There are some of the bigger and better festivals around Tucson each year. There are, of course, many others (too many to list) though.
- Tucson Gem & Mineral Showcase (or a derivation of that name): Early February
You'll read some information online about the show being restricted to wholesalers. There are restricted areas, but much of it is open. My favorite sites to visit or along the west side of I-10 near Congress and at Tucson Electric Park (soon to be called Kino Stadium) on Ajo near I-10. This is the only reason many people come to Tucson as it's one of the most important gem shows in the world.
- La Fiesta de los Vaqueros (Tucson Rodeo): Mid-February
Tucson is the only place I know of where schools get out for the local rodeo. Even the community college has a couple of days off for it. There is a parade, sporting events, music and a fair atmosphere, all at the rodeo grounds on South Sixth Avenue.
- Tucson Meet Yourself: Mid-March
Playfully referred to locally as "Tucson Eat Yourself." It's mostly food from various international vendors, but is also dance, music and other cultural performances from the various cultures and ethnicities that make up Tucson. Definitely come for the food though.
- Pima County Fair: Mid-April
I'm not much for fairs, so it wasn't until I got a gig playing here with a band that I actually came. I have to say that this is a really good fair and they often get some very good musical acts coming through - not just myself ;).
- Tucson Folk Festival: Late April
One of the more well-organized and better music festivals in the city. Local, regional and international acts perform at a two-day, mostly free, mostly outdoors festival in Downtown Tucson.
- Dia de los Muertos: Early November
Although the day is sometimes regarded as the "Mexican version of Halloween," it is actually much more serious and mature as it is a time to remember all those in your life who have passed on. You can watch or you can march along with the procession as it leaves from the intersection of 4th Avenue and University Blvd. Anyone can march. Most who do wear make-up and/or dress up in solemn, mostly black, costumes.

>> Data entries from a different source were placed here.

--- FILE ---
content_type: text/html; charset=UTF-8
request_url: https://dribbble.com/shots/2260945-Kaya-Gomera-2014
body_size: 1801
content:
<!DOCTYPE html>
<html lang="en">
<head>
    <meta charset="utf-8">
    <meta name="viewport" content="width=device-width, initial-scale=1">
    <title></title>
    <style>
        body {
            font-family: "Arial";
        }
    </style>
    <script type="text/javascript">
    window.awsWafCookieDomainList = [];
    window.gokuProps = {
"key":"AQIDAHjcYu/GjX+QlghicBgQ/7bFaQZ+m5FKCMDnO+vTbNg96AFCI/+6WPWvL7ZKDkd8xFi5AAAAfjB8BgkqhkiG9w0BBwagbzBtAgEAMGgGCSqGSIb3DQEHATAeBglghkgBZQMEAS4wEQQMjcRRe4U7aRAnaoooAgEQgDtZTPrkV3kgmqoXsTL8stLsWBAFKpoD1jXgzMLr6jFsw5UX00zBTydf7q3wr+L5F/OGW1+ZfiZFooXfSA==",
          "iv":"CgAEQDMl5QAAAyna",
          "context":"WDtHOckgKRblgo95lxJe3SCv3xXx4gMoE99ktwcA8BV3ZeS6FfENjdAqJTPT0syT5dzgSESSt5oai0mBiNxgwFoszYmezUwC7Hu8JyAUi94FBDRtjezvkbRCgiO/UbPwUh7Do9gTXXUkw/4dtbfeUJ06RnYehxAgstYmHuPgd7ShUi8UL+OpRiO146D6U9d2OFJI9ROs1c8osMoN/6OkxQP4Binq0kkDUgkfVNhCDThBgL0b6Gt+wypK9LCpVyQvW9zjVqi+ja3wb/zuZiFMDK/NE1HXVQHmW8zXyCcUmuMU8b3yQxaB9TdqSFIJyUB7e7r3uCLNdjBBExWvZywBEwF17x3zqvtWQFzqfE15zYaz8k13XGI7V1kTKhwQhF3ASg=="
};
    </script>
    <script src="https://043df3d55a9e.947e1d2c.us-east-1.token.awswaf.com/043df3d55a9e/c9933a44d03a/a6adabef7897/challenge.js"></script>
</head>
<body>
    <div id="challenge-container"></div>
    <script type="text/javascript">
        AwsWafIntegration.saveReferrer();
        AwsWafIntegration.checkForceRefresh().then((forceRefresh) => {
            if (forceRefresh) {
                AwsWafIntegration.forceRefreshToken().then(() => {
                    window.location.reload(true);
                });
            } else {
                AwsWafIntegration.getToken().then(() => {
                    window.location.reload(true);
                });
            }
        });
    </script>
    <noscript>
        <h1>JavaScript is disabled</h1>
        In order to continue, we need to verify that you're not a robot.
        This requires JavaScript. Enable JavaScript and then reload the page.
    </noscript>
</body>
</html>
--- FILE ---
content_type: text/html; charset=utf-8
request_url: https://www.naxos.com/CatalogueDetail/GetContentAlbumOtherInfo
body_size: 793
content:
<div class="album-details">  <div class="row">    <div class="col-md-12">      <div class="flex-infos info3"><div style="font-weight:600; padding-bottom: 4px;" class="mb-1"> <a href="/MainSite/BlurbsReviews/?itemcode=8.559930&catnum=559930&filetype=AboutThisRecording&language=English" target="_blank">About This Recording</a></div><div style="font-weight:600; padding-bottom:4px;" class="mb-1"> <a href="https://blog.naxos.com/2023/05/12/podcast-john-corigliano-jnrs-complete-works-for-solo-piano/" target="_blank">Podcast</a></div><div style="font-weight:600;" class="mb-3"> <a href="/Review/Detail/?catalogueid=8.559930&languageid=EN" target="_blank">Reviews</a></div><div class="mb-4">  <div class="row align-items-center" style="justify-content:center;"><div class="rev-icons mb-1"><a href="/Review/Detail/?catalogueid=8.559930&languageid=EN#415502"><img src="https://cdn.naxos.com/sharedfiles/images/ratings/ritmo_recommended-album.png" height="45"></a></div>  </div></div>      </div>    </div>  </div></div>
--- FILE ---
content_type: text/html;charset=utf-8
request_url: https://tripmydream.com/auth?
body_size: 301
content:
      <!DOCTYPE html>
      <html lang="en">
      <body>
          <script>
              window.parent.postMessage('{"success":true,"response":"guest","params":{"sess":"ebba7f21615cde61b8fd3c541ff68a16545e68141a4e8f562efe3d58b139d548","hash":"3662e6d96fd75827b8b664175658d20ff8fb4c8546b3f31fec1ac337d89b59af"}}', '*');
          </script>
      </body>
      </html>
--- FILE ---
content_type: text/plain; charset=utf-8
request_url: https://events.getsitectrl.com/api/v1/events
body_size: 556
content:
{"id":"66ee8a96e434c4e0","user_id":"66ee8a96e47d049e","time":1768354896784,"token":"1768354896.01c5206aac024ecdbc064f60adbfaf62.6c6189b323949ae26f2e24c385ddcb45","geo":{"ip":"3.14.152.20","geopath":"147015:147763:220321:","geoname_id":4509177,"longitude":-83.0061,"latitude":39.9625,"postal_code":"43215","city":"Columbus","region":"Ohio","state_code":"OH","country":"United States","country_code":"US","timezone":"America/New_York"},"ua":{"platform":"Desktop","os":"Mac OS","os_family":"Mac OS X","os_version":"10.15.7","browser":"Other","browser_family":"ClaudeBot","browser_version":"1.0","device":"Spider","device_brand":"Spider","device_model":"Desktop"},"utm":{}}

- El Tour de Tucson: Early December
One of the better regarded bicycle races in the country. Tucson's intense bike culture comes into full bloom at this race. Get to the TCC early on Saturday morning to see them off and get back toward evening to see them return. Anyone can enter (for a price), but you better train for it. If visiting during this time, also be sure to check for road closures in the area. There are quite a few, and it's annoying to get stuck in them.
- Winterhaven Festival of Lights: Late December
There are two driving days during the festival, both just before Christmas. As a former Winterhaven resident, I would strongly encourage you to not visit Winterhaven on those nights. It's just not fun. It's best to walk it, strolling along the wide streets in between spectacular light shows. Great for kids, but just as great for adults. Hayrides with hot cider are available at the Christmas Avenue (off Fort Lowell) entrance.
Throughout the month of February Tucson hosts the Tucson Gem and Mineral Show. It is not just one show, however, and is a constantly changing show in a variety of locations. People come from all over the world to show gems, minerals, fossils and a variety of other items. I look forward to it because my cousin comes down from Berkeley and we have dinner together. The photos are from his display. The third photo is a 7 million year old skull of a huge hyena type animal. It can be yours for $12,000. His store is listed on VT under Berkeley Shopping Tips. The 2009 Gem and Mineral Show is kicking off the end of January and will last most of the way through February. The show is smaller this year due to the economy and prices are cheaper.